In realtà, la bellezza della natura inglese è una bellezza difficile da
cogliere: un clima capriccioso e mutevole la rivela di rado, avaramente,
ma i pochi periodi di perfetta luminosità hanno l'eccitazione di una
scoperta, il fascino dell'attimo fuggente.
Ciò che sorprende nell'affermazione è che essa precede, anche se di
pochi decenni, la grande età d'oro di questo genere di pittura che tra
la fine del '700 e la metà '800 produsse i più grandi paesaggisti del
periodo romantico: Turner, Constable, Palmer, Girtin.
Facciamo una specie di "viaggio sentimentale" alla ricerca dei luoghi
che questi artisti hanno reso immortali. Alcuni sono ancora intatti
altri appena riconoscibili, comunque è impossibile considerarli tutti.

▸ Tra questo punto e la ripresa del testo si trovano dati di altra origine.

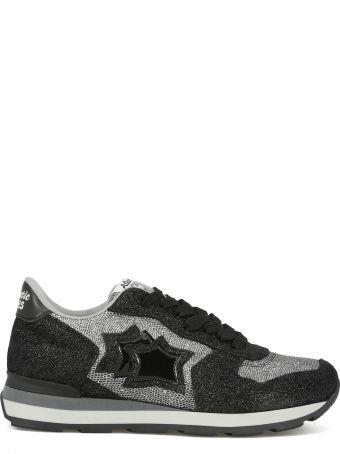 Atlantic Stars Vega Sneaker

Ci limiteremo a tre soli itinerari: mare, montagna, campagna, per
ritrovare, lontano dai luoghi del turismo di massa, frettoloso e
metropolitano, l'atmosfera e i colori dei dipinti di Joseph Mallard
William Turner (Londra 1775 - Chealsea 1851) e John Constable (East
Berghout 1776 - Londra 1873) soprattutto.
William Turner
"I tramonti di Margate", scriveva Turner nel suo diario, "sono i più
perfetti che io abbia mai visto". La costa meridionale dell'Inghilterra,
che dal Kent al Sussex si snoda tra le alte scogliere e spiagge
lunghissime, lambita da un mare grigio - verde sempre mossa dal vento,
non potevano non suggestionare un artista come lui, sempre alla ricerca
di effetti di luce e di atmosfera per poter liberare tutte le proprie
emozioni e dar loro corpo. E Turner ne fu affascinato: Dover, Hastings,
Brighton, Folkestone sono località ricorrenti nelle sue tele.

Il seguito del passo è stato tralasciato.